To all other projects, the record filing system applies. For projects not granted record filing, the development and reform department below provincial level should, within seven working days, issue a letter of opinions stating the reasons.

Project approval application report and documents required should contain: Basic facts about the project and the investor, resource utilisation and ecological and environmental impact analysis, and economic and social impact analysis. The project application report of the M&A of a domestic enterprise by foreign investors should contain basic facts about the party making the M&A deal, the M&A arrangement, financing proposal, basic facts about the party to be merged or acquired, the operation mode and scope as well as shareholding structure after the M&A, and arrangement for use of income etc. For details on application documents required, please see provisions in Article 10 of the Administrative Measures for the Approval and Record Filing of Foreign-Funded Projects.

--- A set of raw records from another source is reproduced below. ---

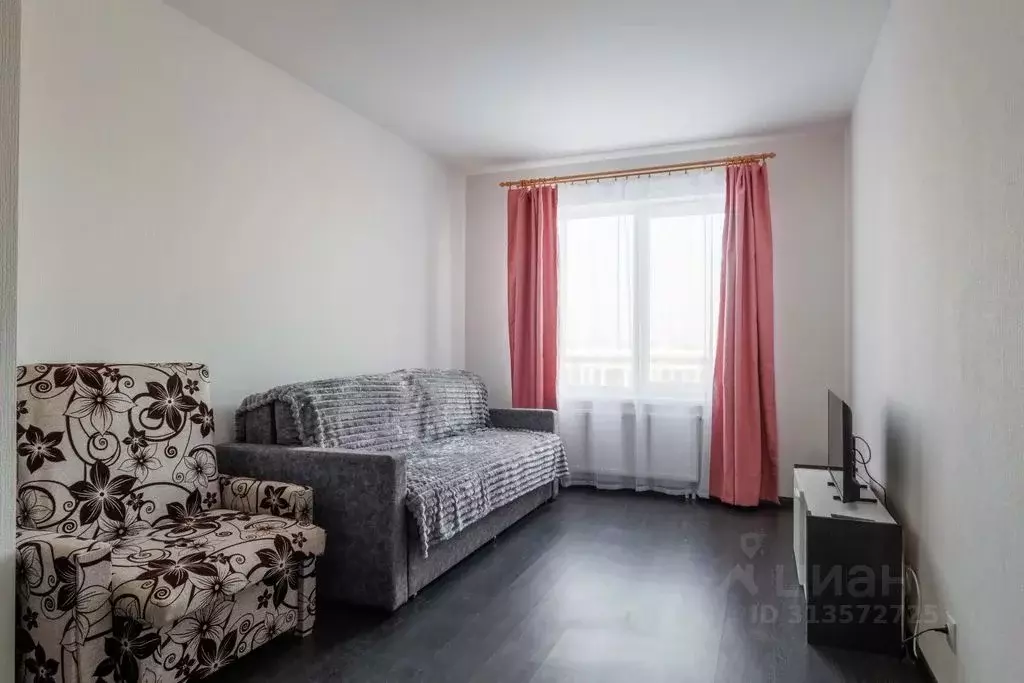 1-к кв. Санкт-Петербург просп. Буденного, 21к1 (40.0 м) - Фото 0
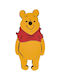 Kinder Wandsticker Wand Schaumstoff Winnie 23x35cm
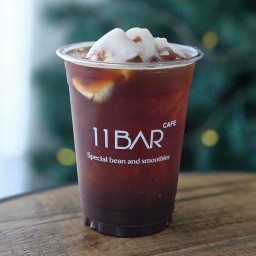 11 Barcafe 11 บาร์คาเฟ่หมู่บ้านนราวดี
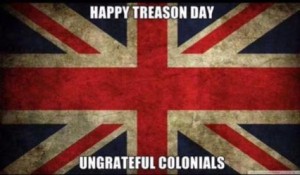 treason day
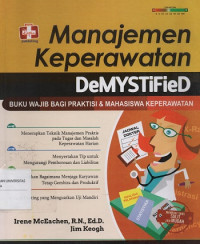 Image of Manajemen Keperawatan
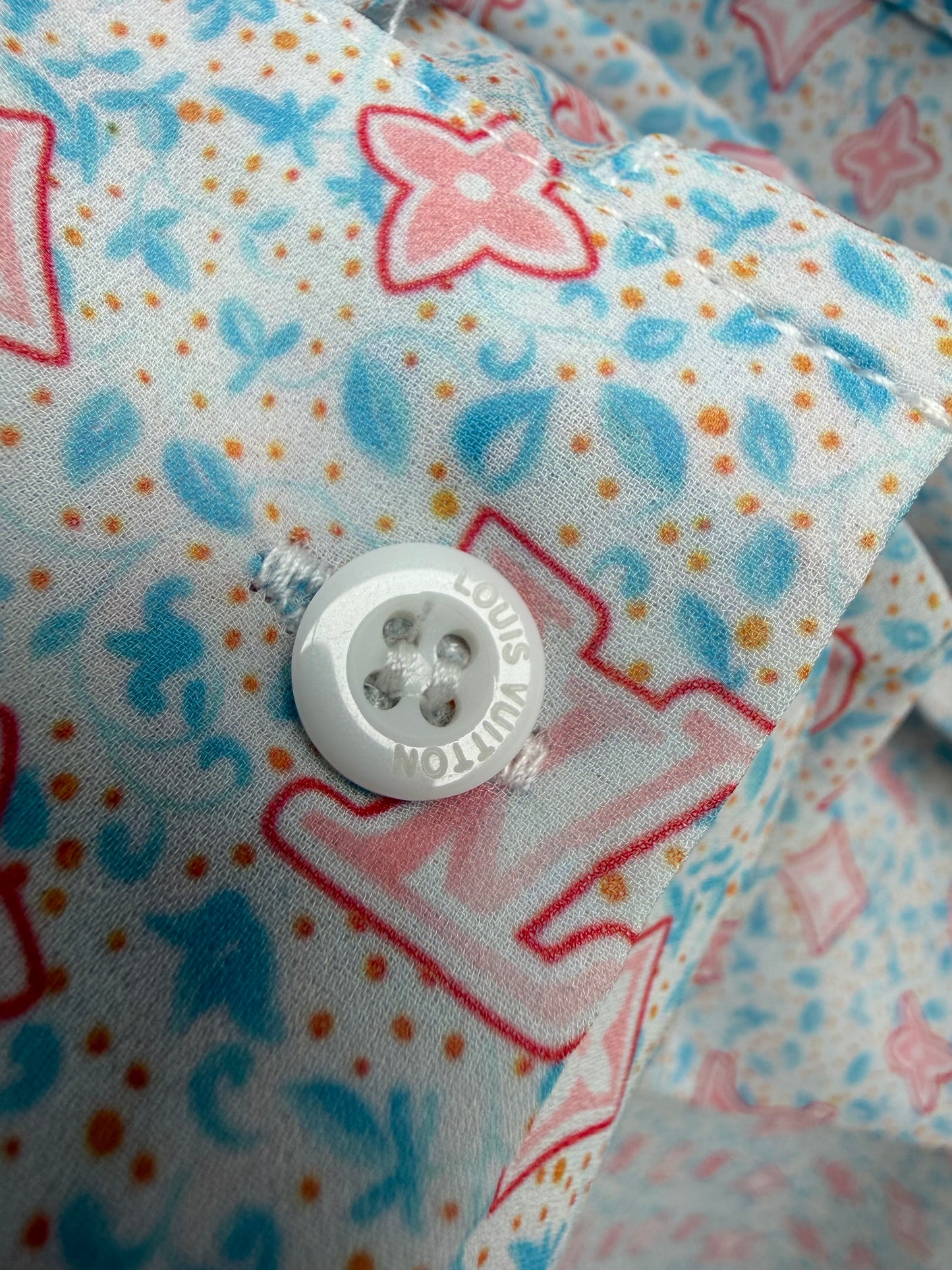 26SS NEW printed shirt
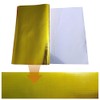 12'' X 48''Gold Heat Shield Mat Thermal Barrier Adhesive Backed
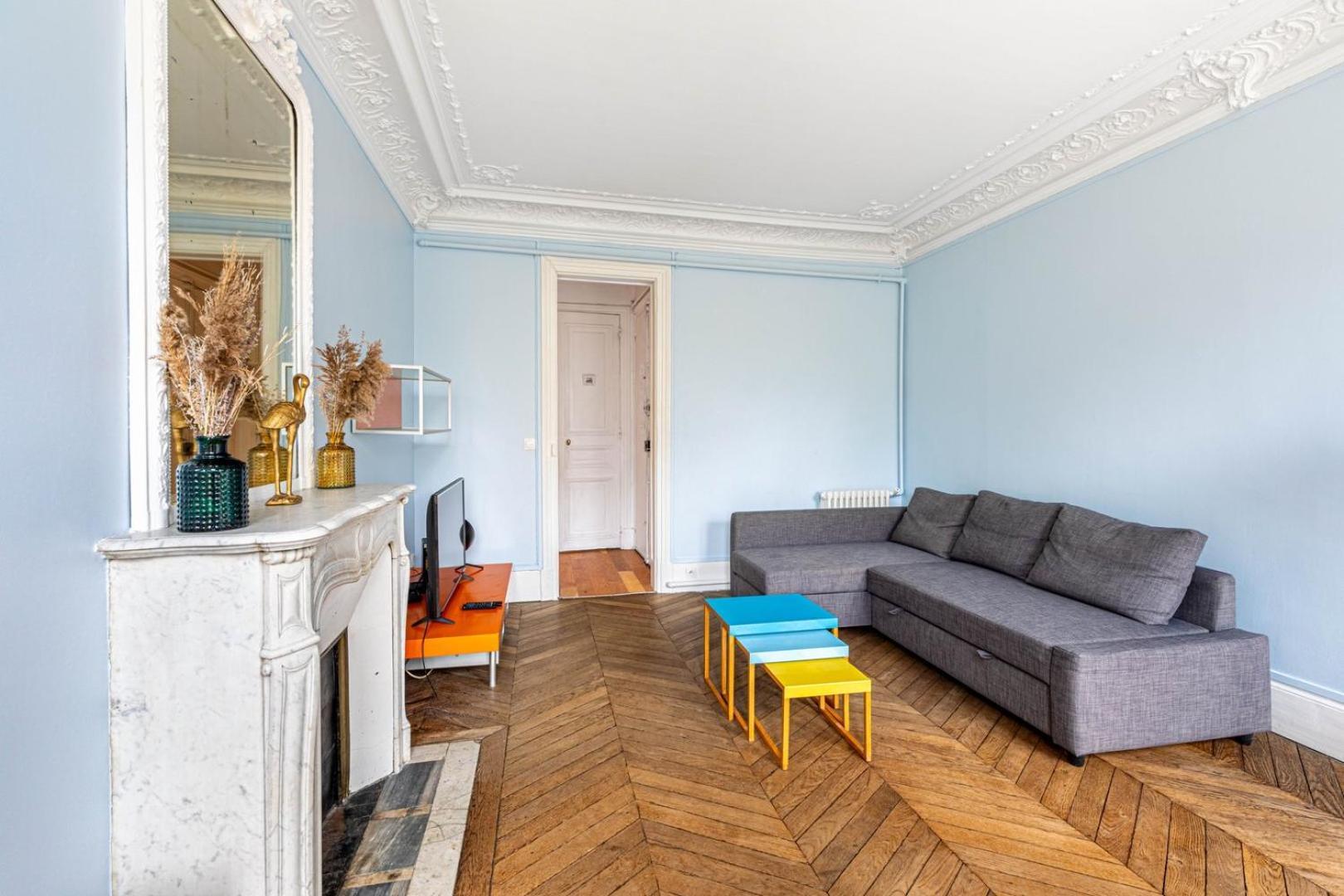 Apartment Guestready - Sejour Cosy Familial Pour 4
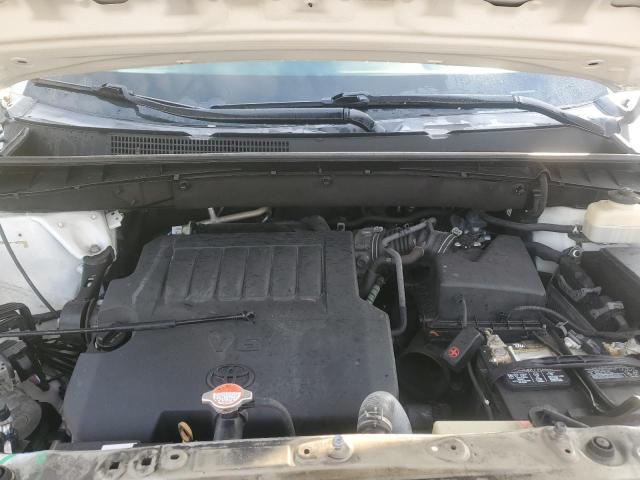 5TDJKRFH7GS273346 - 2016 TOYOTA HIGHLANDER XLE WHITE photo 12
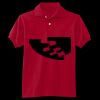 Youth EcoSmart® Jersey Knit Polo Thumbnail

For application for project filing: The applicant should furnish information on basic facts about the project and the investor together with other relevant documents such as the enterprise registration certificates of the Chinese and foreign investors, letter of investment intent, and the resolution of the board of directors of the capital increase or M&A project.

Step 2:  Approval of Contract and Articles of Association

The contract, articles of association and other relevant legal documents for establishing the FIE signed by the parties are to be submitted by the Chinese party or the investor to the local county (district), city or provincial commerce department for approval. (FIEs are not required to sign a contract.) Where all documents required are complete, approval procedure will take 20 working days.

Documents required: 1. Application letter; 2. application for establishment of FIE (to be completed by wholly foreign-owned enterprises; equity or contractual joint-venture enterprises are not required to do so); 3. enterprise name pre-registration certificate; 4. feasibility study report; 5. contract and articles of association of the enterprise (wholly foreign-owned enterprises are not required to submit contract but only submit articles of association); 6. registration certificate of the investor (notarised by a local lawyer or the local Chinese embassy), credit report; 7. board of directors name list; 8. other documents as required by relevant rules and regulations.

Step 3:  Application for Approval Certificate

After the contract and articles of association are approved, the applicant shall apply to the local provincial, city or county commerce department for an approval certificate.

Documents required: The approval document issued by the commerce department; the organisation code pre-assigned by the quality supervision department.

Step 4:  Registration

Upon collection of the approval certificate, an application for business licence should be filed with the provincial or municipal administration for industry and commerce within 30 days. Subsequently, the JV should complete such procedures as applying for official seal and enterprise code, opening bank account, and registering for tax payment and customs declaration with the local public security, technical supervision, taxation, Customs, finance, foreign exchange administration, banking, insurance and commodity inspection departments.